Récusé par l’extrême droite et l’extrême gauche, ce système fonctionnait vaille que vaille jusqu’à ce qu’il soit profondément déréglé et subverti par la « gouvernance » oligarchique. Celle-ci pratique impunément le déni de démocratie dans une soumission confortable aux exigences de Berlin, Bruxelles et Washington. L’atonie du syndicalisme de résistance et la lente agonie du Parti communiste privent la société de ses moyens habituels de mobilisation – celle-ci étant ailleurs rendue plus difficile par l’éclatement des tâches et des horaires. La dernière note rédigée par l’association « Entreprise et Personnel » (1) explique avec pertinence qu’une explosion sociale est improbable en raison de l’atomisation des mécontentements mais que notre pays connaît « une forme inédite de décomposition sociologique et d’implosion sociale ».

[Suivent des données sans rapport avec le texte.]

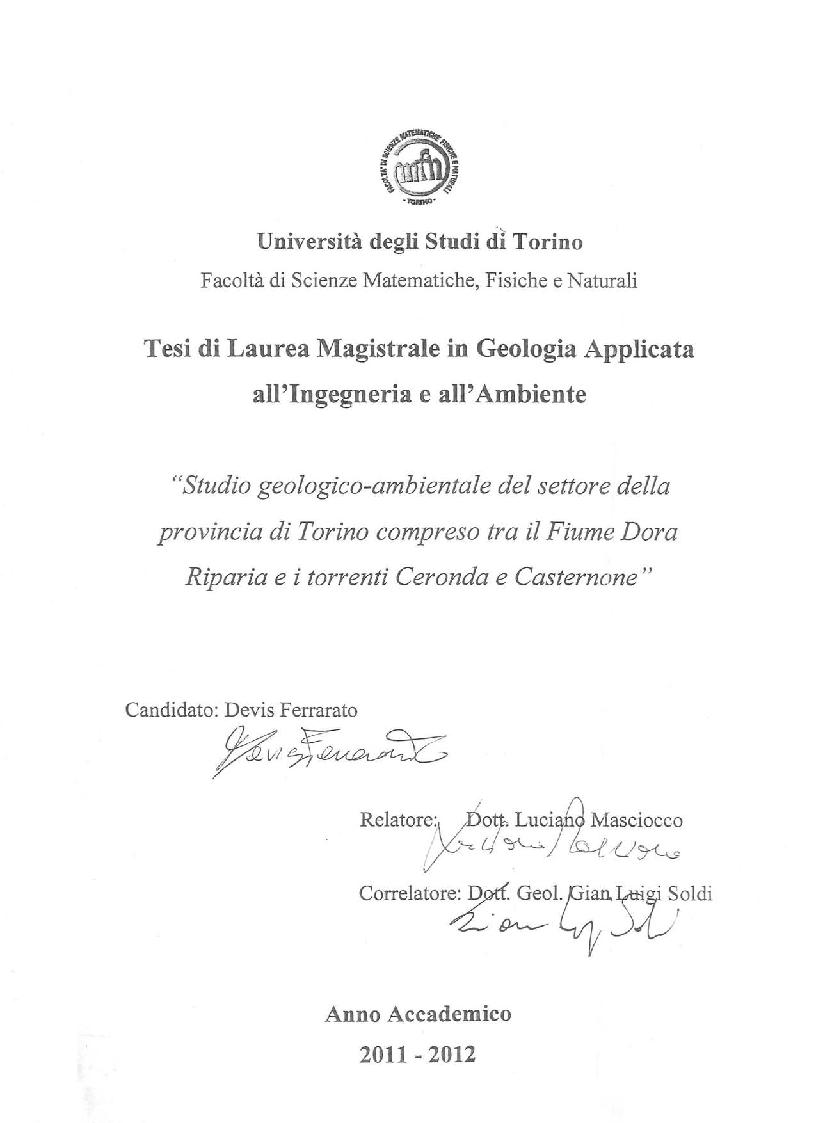 Anteprima della tesi: Studio geologico-ambientale del settore della provincia di Torino compreso tra il Fiume Dora Riparia e i torrenti Ceronda e Casternone, Pagina 1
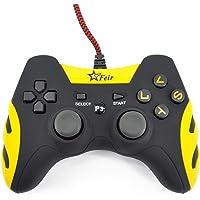 Controle Joystick Com Fio Usb Ps3 Pc Smash Feir 218a Amarelo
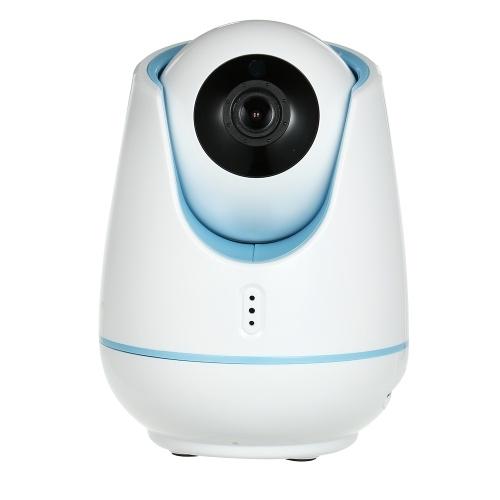Monitor esperto do bebê da câmera do IP da came sem fio da câmera de 1080P WIFI sem plugue de potência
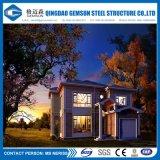Villa en acier légère préfabriquée de modèle moderne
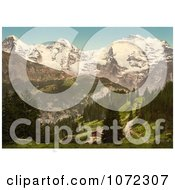Photochrom Of Murren In The Swiss Alps Royalty Free Historical Stock Photography by JVPD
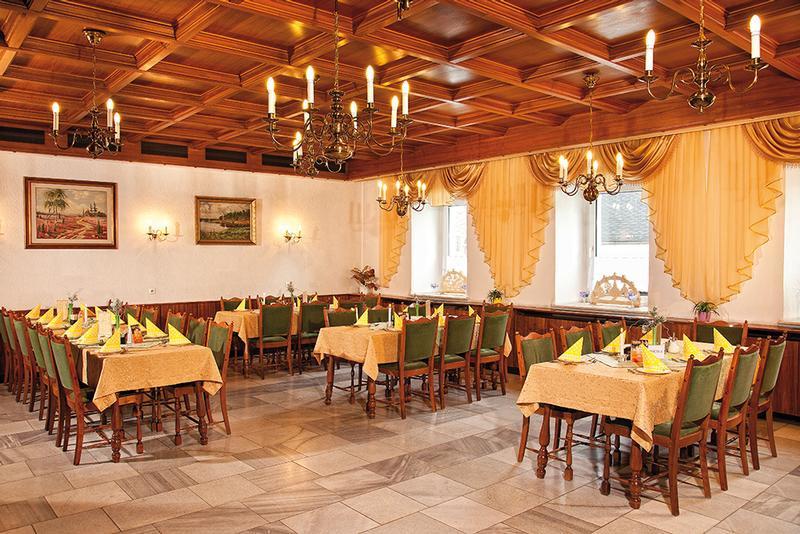 Restaurant_Schwarzes_Ross_1341
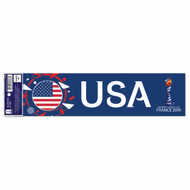 Womens World Cup - Team USA Bumper Sticker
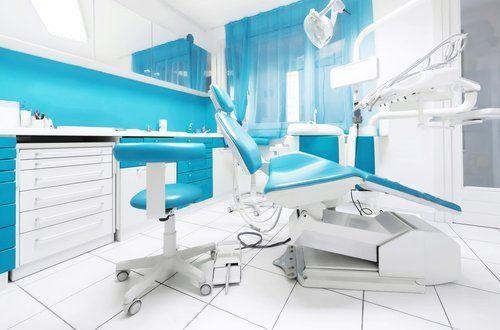Dettaglio d'interni dello studio dentistico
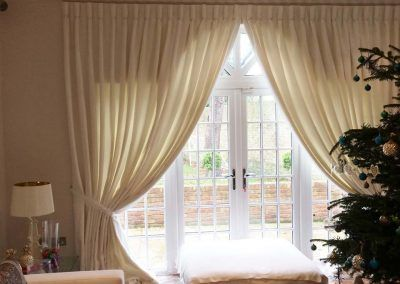 curtains_and_tie_backs_84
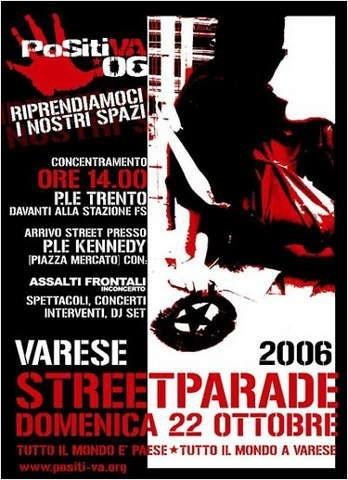 2006.10.22_PositiVA_Street_Parade_2_ITA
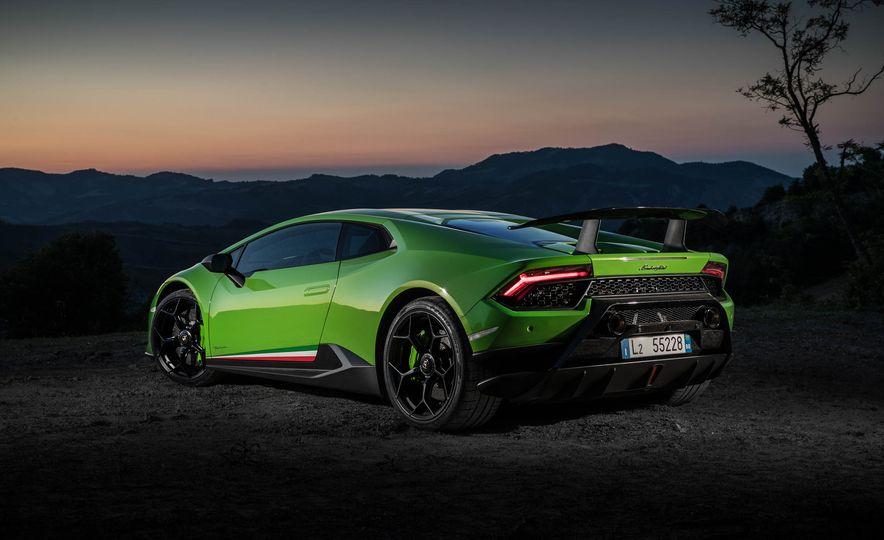 2018 Lamborghini Huracan Performante - Slide 7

Cette situation provoque deux réactions classiques :

-   Des pulsions violentes, qui sont ou qui risquent d’être suivies de passages à l’acte contre des ennemis visibles : à l’extrême gauche on vise les policiers et les agences bancaires ; à l’extrême droite on veut s’en prendre aux « Arabes », aux « Musulmans »…

-  Des discours violents contre des puissances invisibles, « sionistes », « capitalistes », « impérialistes », qui agiraient selon un plan cohérent de domination intégrale.

Ces deux réactions sont le signe d’une crise grave de la démocratie : les actions de rue soulignent le rejet des partis politiques traditionnels et le complotisme signale toujours une crise de légitimité. Tous les groupes réactifs s’appuient sur des faits incontestables : oui, il y a des charges de CRS ; oui, il y a des barbus en djellaba ; oui, il y a des multinationales ; oui, Israël mène des opérations militaires… Mais ces éléments complexes d’une réalité toujours difficile à saisir sont constitués en Ennemi doté d’une pensée unique, d’une intention parfaitement malveillante et d’une volonté diabolique. C’est l’appareil d’Etat. C’est l’agent du Grand Remplacement ethnique. C’est le Capitalisme omnipotent…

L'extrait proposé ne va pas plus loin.